BRIEF » Your task is to return all the entries below exactly, with every picture omitted.

DATA RECORDS »
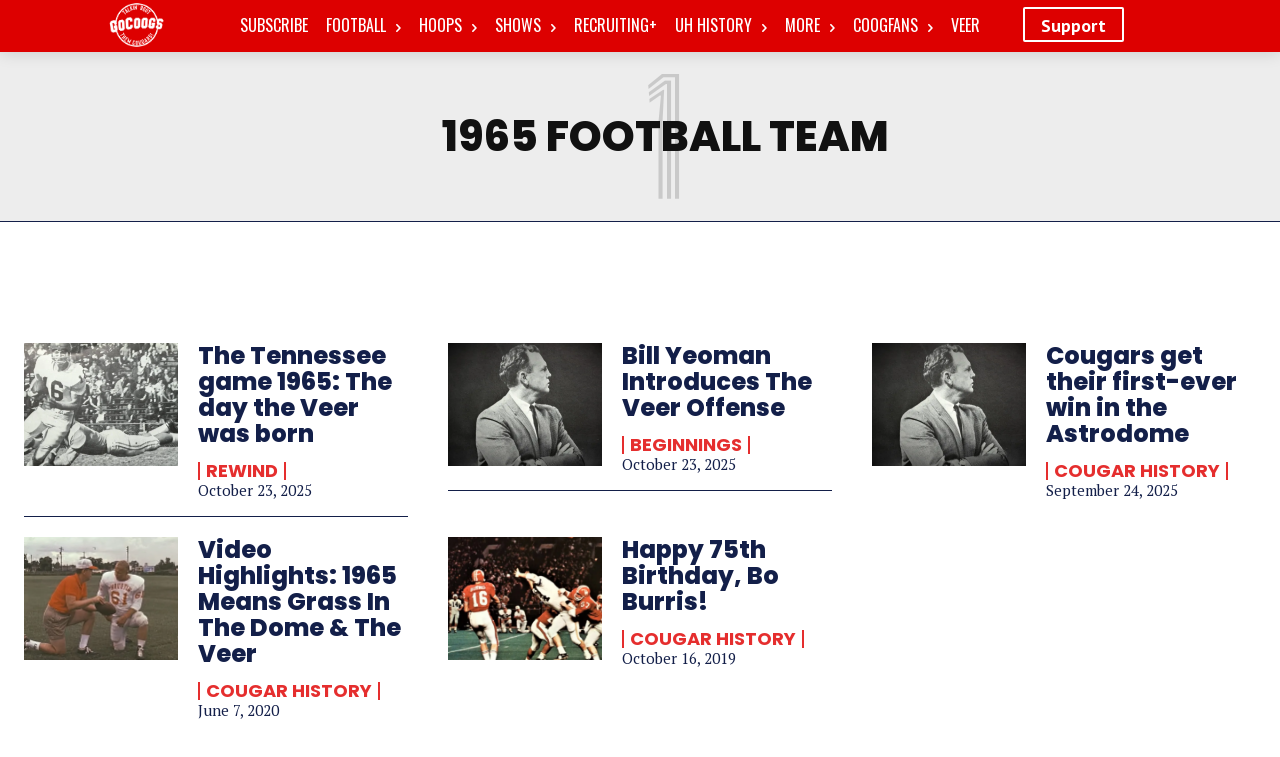

--- FILE ---
content_type: text/html; charset=utf-8
request_url: https://www.google.com/recaptcha/api2/aframe
body_size: 265
content:
<!DOCTYPE HTML><html><head><meta http-equiv="content-type" content="text/html; charset=UTF-8"></head><body><script nonce="p2ZirVoSMafp7Ik3dQlLfA">/** Anti-fraud and anti-abuse applications only. See google.com/recaptcha */ try{var clients={'sodar':'https://pagead2.googlesyndication.com/pagead/sodar?'};window.addEventListener("message",function(a){try{if(a.source===window.parent){var b=JSON.parse(a.data);var c=clients[b['id']];if(c){var d=document.createElement('img');d.src=c+b['params']+'&rc='+(localStorage.getItem("rc::a")?sessionStorage.getItem("rc::b"):"");window.document.body.appendChild(d);sessionStorage.setItem("rc::e",parseInt(sessionStorage.getItem("rc::e")||0)+1);localStorage.setItem("rc::h",'1770095528407');}}}catch(b){}});window.parent.postMessage("_grecaptcha_ready", "*");}catch(b){}</script></body></html>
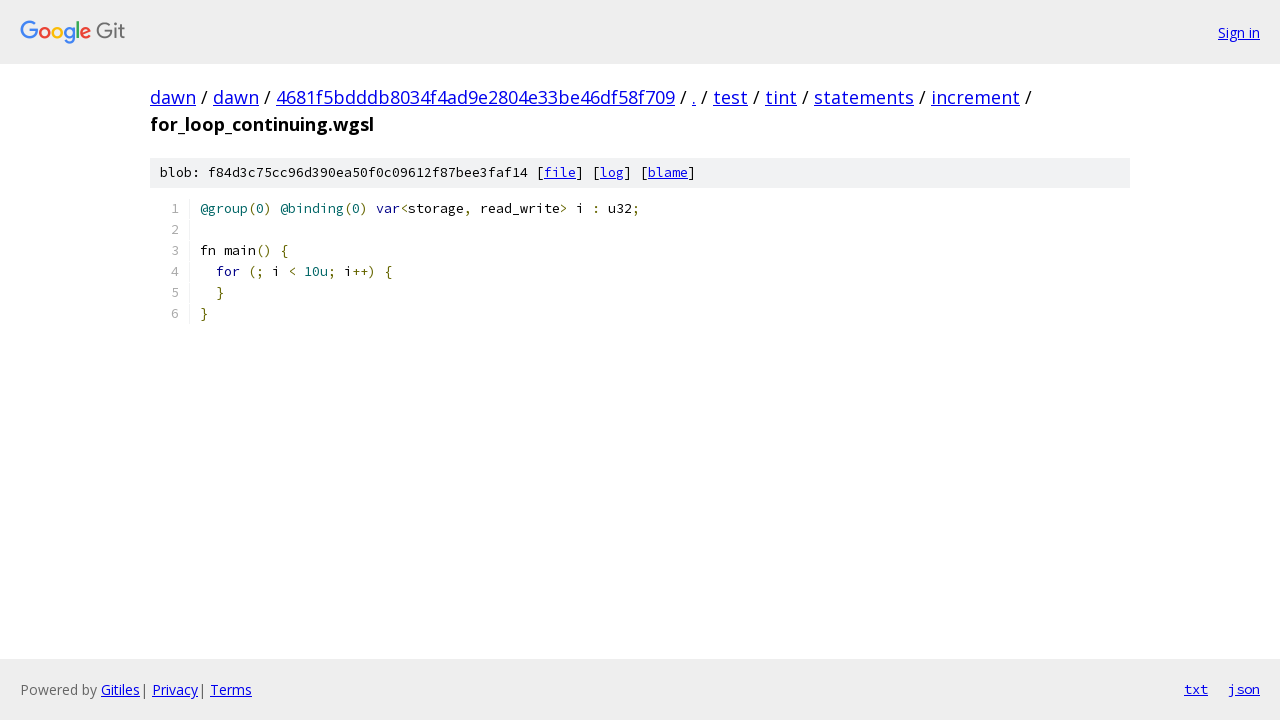

--- FILE ---
content_type: text/html; charset=utf-8
request_url: https://dawn.googlesource.com/dawn/+/4681f5bdddb8034f4ad9e2804e33be46df58f709/test/tint/statements/increment/for_loop_continuing.wgsl
body_size: 1078
content:
<!DOCTYPE html><html lang="en"><head><meta charset="utf-8"><meta name="viewport" content="width=device-width, initial-scale=1"><title>test/tint/statements/increment/for_loop_continuing.wgsl - dawn - Git at Google</title><link rel="stylesheet" type="text/css" href="/+static/base.css"><link rel="stylesheet" type="text/css" href="/+static/prettify/prettify.css"><!-- default customHeadTagPart --></head><body class="Site"><header class="Site-header"><div class="Header"><a class="Header-image" href="/"><img src="//www.gstatic.com/images/branding/lockups/2x/lockup_git_color_108x24dp.png" width="108" height="24" alt="Google Git"></a><div class="Header-menu"> <a class="Header-menuItem" href="https://accounts.google.com/AccountChooser?faa=1&amp;continue=https://dawn.googlesource.com/login/dawn/%2B/4681f5bdddb8034f4ad9e2804e33be46df58f709/test/tint/statements/increment/for_loop_continuing.wgsl">Sign in</a> </div></div></header><div class="Site-content"><div class="Container "><div class="Breadcrumbs"><a class="Breadcrumbs-crumb" href="/?format=HTML">dawn</a> / <a class="Breadcrumbs-crumb" href="/dawn/">dawn</a> / <a class="Breadcrumbs-crumb" href="/dawn/+/4681f5bdddb8034f4ad9e2804e33be46df58f709">4681f5bdddb8034f4ad9e2804e33be46df58f709</a> / <a class="Breadcrumbs-crumb" href="/dawn/+/4681f5bdddb8034f4ad9e2804e33be46df58f709/">.</a> / <a class="Breadcrumbs-crumb" href="/dawn/+/4681f5bdddb8034f4ad9e2804e33be46df58f709/test">test</a> / <a class="Breadcrumbs-crumb" href="/dawn/+/4681f5bdddb8034f4ad9e2804e33be46df58f709/test/tint">tint</a> / <a class="Breadcrumbs-crumb" href="/dawn/+/4681f5bdddb8034f4ad9e2804e33be46df58f709/test/tint/statements">statements</a> / <a class="Breadcrumbs-crumb" href="/dawn/+/4681f5bdddb8034f4ad9e2804e33be46df58f709/test/tint/statements/increment">increment</a> / <span class="Breadcrumbs-crumb">for_loop_continuing.wgsl</span></div><div class="u-sha1 u-monospace BlobSha1">blob: f84d3c75cc96d390ea50f0c09612f87bee3faf14 [<a href="/dawn/+/4681f5bdddb8034f4ad9e2804e33be46df58f709/test/tint/statements/increment/for_loop_continuing.wgsl">file</a>] [<a href="/dawn/+log/4681f5bdddb8034f4ad9e2804e33be46df58f709/test/tint/statements/increment/for_loop_continuing.wgsl">log</a>] [<a href="/dawn/+blame/4681f5bdddb8034f4ad9e2804e33be46df58f709/test/tint/statements/increment/for_loop_continuing.wgsl">blame</a>]</div><table class="FileContents"><tr class="u-pre u-monospace FileContents-line"><td class="u-lineNum u-noSelect FileContents-lineNum" data-line-number="1"></td><td class="FileContents-lineContents" id="1"><span class="lit">@group</span><span class="pun">(</span><span class="lit">0</span><span class="pun">)</span><span class="pln"> </span><span class="lit">@binding</span><span class="pun">(</span><span class="lit">0</span><span class="pun">)</span><span class="pln"> </span><span class="kwd">var</span><span class="pun">&lt;</span><span class="pln">storage</span><span class="pun">,</span><span class="pln"> read_write</span><span class="pun">&gt;</span><span class="pln"> i </span><span class="pun">:</span><span class="pln"> u32</span><span class="pun">;</span></td></tr><tr class="u-pre u-monospace FileContents-line"><td class="u-lineNum u-noSelect FileContents-lineNum" data-line-number="2"></td><td class="FileContents-lineContents" id="2"></td></tr><tr class="u-pre u-monospace FileContents-line"><td class="u-lineNum u-noSelect FileContents-lineNum" data-line-number="3"></td><td class="FileContents-lineContents" id="3"><span class="pln">fn main</span><span class="pun">()</span><span class="pln"> </span><span class="pun">{</span></td></tr><tr class="u-pre u-monospace FileContents-line"><td class="u-lineNum u-noSelect FileContents-lineNum" data-line-number="4"></td><td class="FileContents-lineContents" id="4"><span class="pln">  </span><span class="kwd">for</span><span class="pln"> </span><span class="pun">(;</span><span class="pln"> i </span><span class="pun">&lt;</span><span class="pln"> </span><span class="lit">10u</span><span class="pun">;</span><span class="pln"> i</span><span class="pun">++)</span><span class="pln"> </span><span class="pun">{</span></td></tr><tr class="u-pre u-monospace FileContents-line"><td class="u-lineNum u-noSelect FileContents-lineNum" data-line-number="5"></td><td class="FileContents-lineContents" id="5"><span class="pln">  </span><span class="pun">}</span></td></tr><tr class="u-pre u-monospace FileContents-line"><td class="u-lineNum u-noSelect FileContents-lineNum" data-line-number="6"></td><td class="FileContents-lineContents" id="6"><span class="pun">}</span></td></tr></table><script nonce="NR5MaUELoArcgJ3ni5-vSA">for (let lineNumEl of document.querySelectorAll('td.u-lineNum')) {lineNumEl.onclick = () => {window.location.hash = `#${lineNumEl.getAttribute('data-line-number')}`;};}</script></div> <!-- Container --></div> <!-- Site-content --><footer class="Site-footer"><div class="Footer"><span class="Footer-poweredBy">Powered by <a href="https://gerrit.googlesource.com/gitiles/">Gitiles</a>| <a href="https://policies.google.com/privacy">Privacy</a>| <a href="https://policies.google.com/terms">Terms</a></span><span class="Footer-formats"><a class="u-monospace Footer-formatsItem" href="?format=TEXT">txt</a> <a class="u-monospace Footer-formatsItem" href="?format=JSON">json</a></span></div></footer></body></html>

RESPONSE »
--- FILE ---
content_type: text/html; charset=utf-8
request_url: https://www.google.com/recaptcha/api2/aframe
body_size: 265
content:
<!DOCTYPE HTML><html><head><meta http-equiv="content-type" content="text/html; charset=UTF-8"></head><body><script nonce="p2ZirVoSMafp7Ik3dQlLfA">/** Anti-fraud and anti-abuse applications only. See google.com/recaptcha */ try{var clients={'sodar':'https://pagead2.googlesyndication.com/pagead/sodar?'};window.addEventListener("message",function(a){try{if(a.source===window.parent){var b=JSON.parse(a.data);var c=clients[b['id']];if(c){var d=document.createElement('img');d.src=c+b['params']+'&rc='+(localStorage.getItem("rc::a")?sessionStorage.getItem("rc::b"):"");window.document.body.appendChild(d);sessionStorage.setItem("rc::e",parseInt(sessionStorage.getItem("rc::e")||0)+1);localStorage.setItem("rc::h",'1770095528407');}}}catch(b){}});window.parent.postMessage("_grecaptcha_ready", "*");}catch(b){}</script></body></html>

--- FILE ---
content_type: text/html; charset=utf-8
request_url: https://dawn.googlesource.com/dawn/+/4681f5bdddb8034f4ad9e2804e33be46df58f709/test/tint/statements/increment/for_loop_continuing.wgsl
body_size: 1078
content:
<!DOCTYPE html><html lang="en"><head><meta charset="utf-8"><meta name="viewport" content="width=device-width, initial-scale=1"><title>test/tint/statements/increment/for_loop_continuing.wgsl - dawn - Git at Google</title><link rel="stylesheet" type="text/css" href="/+static/base.css"><link rel="stylesheet" type="text/css" href="/+static/prettify/prettify.css"><!-- default customHeadTagPart --></head><body class="Site"><header class="Site-header"><div class="Header"><a class="Header-image" href="/"><img src="//www.gstatic.com/images/branding/lockups/2x/lockup_git_color_108x24dp.png" width="108" height="24" alt="Google Git"></a><div class="Header-menu"> <a class="Header-menuItem" href="https://accounts.google.com/AccountChooser?faa=1&amp;continue=https://dawn.googlesource.com/login/dawn/%2B/4681f5bdddb8034f4ad9e2804e33be46df58f709/test/tint/statements/increment/for_loop_continuing.wgsl">Sign in</a> </div></div></header><div class="Site-content"><div class="Container "><div class="Breadcrumbs"><a class="Breadcrumbs-crumb" href="/?format=HTML">dawn</a> / <a class="Breadcrumbs-crumb" href="/dawn/">dawn</a> / <a class="Breadcrumbs-crumb" href="/dawn/+/4681f5bdddb8034f4ad9e2804e33be46df58f709">4681f5bdddb8034f4ad9e2804e33be46df58f709</a> / <a class="Breadcrumbs-crumb" href="/dawn/+/4681f5bdddb8034f4ad9e2804e33be46df58f709/">.</a> / <a class="Breadcrumbs-crumb" href="/dawn/+/4681f5bdddb8034f4ad9e2804e33be46df58f709/test">test</a> / <a class="Breadcrumbs-crumb" href="/dawn/+/4681f5bdddb8034f4ad9e2804e33be46df58f709/test/tint">tint</a> / <a class="Breadcrumbs-crumb" href="/dawn/+/4681f5bdddb8034f4ad9e2804e33be46df58f709/test/tint/statements">statements</a> / <a class="Breadcrumbs-crumb" href="/dawn/+/4681f5bdddb8034f4ad9e2804e33be46df58f709/test/tint/statements/increment">increment</a> / <span class="Breadcrumbs-crumb">for_loop_continuing.wgsl</span></div><div class="u-sha1 u-monospace BlobSha1">blob: f84d3c75cc96d390ea50f0c09612f87bee3faf14 [<a href="/dawn/+/4681f5bdddb8034f4ad9e2804e33be46df58f709/test/tint/statements/increment/for_loop_continuing.wgsl">file</a>] [<a href="/dawn/+log/4681f5bdddb8034f4ad9e2804e33be46df58f709/test/tint/statements/increment/for_loop_continuing.wgsl">log</a>] [<a href="/dawn/+blame/4681f5bdddb8034f4ad9e2804e33be46df58f709/test/tint/statements/increment/for_loop_continuing.wgsl">blame</a>]</div><table class="FileContents"><tr class="u-pre u-monospace FileContents-line"><td class="u-lineNum u-noSelect FileContents-lineNum" data-line-number="1"></td><td class="FileContents-lineContents" id="1"><span class="lit">@group</span><span class="pun">(</span><span class="lit">0</span><span class="pun">)</span><span class="pln"> </span><span class="lit">@binding</span><span class="pun">(</span><span class="lit">0</span><span class="pun">)</span><span class="pln"> </span><span class="kwd">var</span><span class="pun">&lt;</span><span class="pln">storage</span><span class="pun">,</span><span class="pln"> read_write</span><span class="pun">&gt;</span><span class="pln"> i </span><span class="pun">:</span><span class="pln"> u32</span><span class="pun">;</span></td></tr><tr class="u-pre u-monospace FileContents-line"><td class="u-lineNum u-noSelect FileContents-lineNum" data-line-number="2"></td><td class="FileContents-lineContents" id="2"></td></tr><tr class="u-pre u-monospace FileContents-line"><td class="u-lineNum u-noSelect FileContents-lineNum" data-line-number="3"></td><td class="FileContents-lineContents" id="3"><span class="pln">fn main</span><span class="pun">()</span><span class="pln"> </span><span class="pun">{</span></td></tr><tr class="u-pre u-monospace FileContents-line"><td class="u-lineNum u-noSelect FileContents-lineNum" data-line-number="4"></td><td class="FileContents-lineContents" id="4"><span class="pln">  </span><span class="kwd">for</span><span class="pln"> </span><span class="pun">(;</span><span class="pln"> i </span><span class="pun">&lt;</span><span class="pln"> </span><span class="lit">10u</span><span class="pun">;</span><span class="pln"> i</span><span class="pun">++)</span><span class="pln"> </span><span class="pun">{</span></td></tr><tr class="u-pre u-monospace FileContents-line"><td class="u-lineNum u-noSelect FileContents-lineNum" data-line-number="5"></td><td class="FileContents-lineContents" id="5"><span class="pln">  </span><span class="pun">}</span></td></tr><tr class="u-pre u-monospace FileContents-line"><td class="u-lineNum u-noSelect FileContents-lineNum" data-line-number="6"></td><td class="FileContents-lineContents" id="6"><span class="pun">}</span></td></tr></table><script nonce="NR5MaUELoArcgJ3ni5-vSA">for (let lineNumEl of document.querySelectorAll('td.u-lineNum')) {lineNumEl.onclick = () => {window.location.hash = `#${lineNumEl.getAttribute('data-line-number')}`;};}</script></div> <!-- Container --></div> <!-- Site-content --><footer class="Site-footer"><div class="Footer"><span class="Footer-poweredBy">Powered by <a href="https://gerrit.googlesource.com/gitiles/">Gitiles</a>| <a href="https://policies.google.com/privacy">Privacy</a>| <a href="https://policies.google.com/terms">Terms</a></span><span class="Footer-formats"><a class="u-monospace Footer-formatsItem" href="?format=TEXT">txt</a> <a class="u-monospace Footer-formatsItem" href="?format=JSON">json</a></span></div></footer></body></html>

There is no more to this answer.